BACKGROUND: Exhaled volatile organic compounds (VOC) are being considered as biomarkers for various lungs diseases, including cancer. However, the accurate measurement of extremely low concentrations of VOC in expired air is technically challenging. We evaluated the clinical contribution of exhaled VOC measured with a new, double cold-trap method in the diagnosis of lung cancer.
METHODS: Breath samples were collected from 116 patients with histologically confirmed lung cancer and 37 healthy volunteers (controls) after inspiration of purified air, synthesized through a cold-trap system. The exhaled VOC, trapped in the same system, were heat extracted. We analyzed 14 VOC with gas chromatography.
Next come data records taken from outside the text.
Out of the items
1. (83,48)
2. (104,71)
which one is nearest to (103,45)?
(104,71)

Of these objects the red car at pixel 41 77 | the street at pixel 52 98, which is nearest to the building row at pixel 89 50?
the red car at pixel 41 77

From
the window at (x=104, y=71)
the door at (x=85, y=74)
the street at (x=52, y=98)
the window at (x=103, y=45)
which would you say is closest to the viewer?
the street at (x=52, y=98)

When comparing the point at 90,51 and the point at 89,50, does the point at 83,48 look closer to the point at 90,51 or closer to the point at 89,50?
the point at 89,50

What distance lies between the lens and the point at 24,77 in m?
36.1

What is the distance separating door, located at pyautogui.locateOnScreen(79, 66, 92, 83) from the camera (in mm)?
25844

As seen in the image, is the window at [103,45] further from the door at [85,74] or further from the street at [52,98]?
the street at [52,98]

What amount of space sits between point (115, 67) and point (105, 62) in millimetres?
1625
RESULTS: The concentrations of exhaled cyclohexane and xylene were significantly higher in patients with lung cancer than in controls (p = 0.002 and 0.0001, respectively), increased significantly with the progression of the clinical stage of cancer (both p < 0.001), and decreased significantly after successful treatment of 6 patients with small cell lung cancer (p = 0.06 and 0.03, respectively).
CONCLUSION: Measurements of exhaled VOCs by a double cold-trap method may help diagnose lung cancer and monitor its progression and regression.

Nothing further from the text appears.